53 Then the father realized that this was the exact time at which Jesus had said to him, “Your son will live.” So he and his whole household believed.
54 This was the second sign Jesus performed after coming from Judea to Galilee. (NIV)
If you go to the Melbourne Cricket Ground (MCG), for $20 you can enjoy a guided tour. Depending on which guide you get determines which stories you hear. One guide might focus on Don Bradman’s exploits while another will highlight Shane Warne. You might receive a detailed recounting of the 1956 Olympic games held at the MCG or be told about the architectural features of this famous sporting venue. For example, there are no pillars in the stadium, so everyone enjoys unobstructed views. One guide might point out the one different coloured seat in the stadium which marks the spot where the biggest six was hit in a cricket match. Still another guide will describe how a capacity crowd can be evacuated within 15 minutes in an emergency. Yet, for all the different stories, one common story is told by the guides.
When the tour arrives outside the members’ lounge, the tour pauses. There on the wall hangs a huge tapestry. The tapestry depicts famous events and moments during the MCG’s history. The guide then asks the group, “The largest attendance at the MCG was 143,000. What was the event?” All kinds of answers are offered. “A Boxing Day test?” “Was it the opening ceremony of the 1956 Olympics?” “Was it an AFL final?” The guide’s answer is the same: “No.” The answer is in the very centre of the tapestry. There in the centre in this work of art is a man in a suit standing behind a microphone: Billy Graham. His 1959 evangelistic meeting holds an attendance record that can never be bettered as the playing field is now off-limits during non-sporting events.

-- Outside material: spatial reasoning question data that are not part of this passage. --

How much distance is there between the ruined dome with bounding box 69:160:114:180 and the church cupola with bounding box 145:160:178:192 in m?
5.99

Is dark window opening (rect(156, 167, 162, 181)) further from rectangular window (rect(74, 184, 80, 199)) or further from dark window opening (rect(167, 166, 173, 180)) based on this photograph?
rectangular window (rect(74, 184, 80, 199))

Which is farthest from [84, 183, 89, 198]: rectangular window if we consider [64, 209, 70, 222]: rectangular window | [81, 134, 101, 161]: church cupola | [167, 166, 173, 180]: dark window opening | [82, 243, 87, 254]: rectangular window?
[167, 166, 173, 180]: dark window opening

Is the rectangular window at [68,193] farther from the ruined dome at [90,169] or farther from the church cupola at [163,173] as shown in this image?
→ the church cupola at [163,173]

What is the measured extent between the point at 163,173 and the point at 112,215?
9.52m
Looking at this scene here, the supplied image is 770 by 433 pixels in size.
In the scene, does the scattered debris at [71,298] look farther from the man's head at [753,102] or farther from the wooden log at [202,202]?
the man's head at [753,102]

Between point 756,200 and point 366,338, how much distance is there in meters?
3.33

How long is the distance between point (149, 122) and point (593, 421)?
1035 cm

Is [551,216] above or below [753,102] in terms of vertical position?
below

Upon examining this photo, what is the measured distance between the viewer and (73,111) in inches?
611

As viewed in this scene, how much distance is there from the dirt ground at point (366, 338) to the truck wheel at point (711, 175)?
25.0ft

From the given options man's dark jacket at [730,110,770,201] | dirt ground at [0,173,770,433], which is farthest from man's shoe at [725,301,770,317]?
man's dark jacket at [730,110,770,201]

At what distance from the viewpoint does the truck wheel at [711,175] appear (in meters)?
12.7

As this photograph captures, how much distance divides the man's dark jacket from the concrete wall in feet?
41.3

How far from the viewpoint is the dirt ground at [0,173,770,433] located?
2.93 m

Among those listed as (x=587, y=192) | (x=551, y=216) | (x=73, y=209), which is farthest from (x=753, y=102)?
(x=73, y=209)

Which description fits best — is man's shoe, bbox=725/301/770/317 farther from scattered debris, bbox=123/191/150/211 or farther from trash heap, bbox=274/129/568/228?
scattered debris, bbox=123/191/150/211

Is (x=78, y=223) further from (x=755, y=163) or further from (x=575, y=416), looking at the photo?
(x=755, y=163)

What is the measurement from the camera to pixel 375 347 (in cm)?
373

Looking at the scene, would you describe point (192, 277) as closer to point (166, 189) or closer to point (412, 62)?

The place, MCG, is defined by people and what they did there. If you are a sports fan, going to the MCG is a pilgrimage. But the Billy Graham story provides a startling and surprising twist. You are confronted by an unexpected message whereby a non-sporting event (a gospel event) has set a record that can never be bettered.
We have the same thing going on in John 4.
We have a royal official making a pilgrimage to a place (Cana), defined by a person (Jesus), because of an event (changing water into wine), but as the story unfolds, this pilgrim is confronted by an unexpected message.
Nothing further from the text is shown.